Hackers were able to inject some retro-malware into the popular applications' installers hosted on fosshub.com, an official home for Classic Shell and Audacity releases among other software projects.
When victims fetched the tainted downloads and ran them, rather than install the expected app, the computer's Master Boot Record (MBR) was replaced with code that, during the next reboot or power on, displayed a cheeky message and prevented the machine from starting up properly. The drive's partition table was also likely damaged.

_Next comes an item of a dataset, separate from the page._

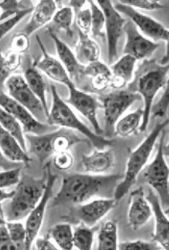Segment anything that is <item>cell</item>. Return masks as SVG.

We thought these sorts of shenanigans died in the 1980s or early 1990s. In order for this to work, the victim would have to click through a warning that the download was not legit
-- submitted from IRC
(Score: 0) by Anonymous Coward on Thursday August 04 2016, @10:51PM
I have not used dual boot in probably 20 years. It was pretty much a quick way to dork up your computer.
I quickly learned one OS at a time folks. It works for a bit until the next update from either OS. I had linux updates nuke out a windows/os2 install and the other way around.
VMs changed that game. But still one OS at a time as the main OS. HW and VMs is so dead easy and cheap these days there is no reason to dual boot.
Honestly, I had forgotten you could do it.
(Score: 2) by Scruffy Beard 2 on Friday August 05 2016, @05:03PM
Since Windows 8, MS even support the hardware clock being set to UTC.
My understanding is that VMs are a pain if you try to use local time.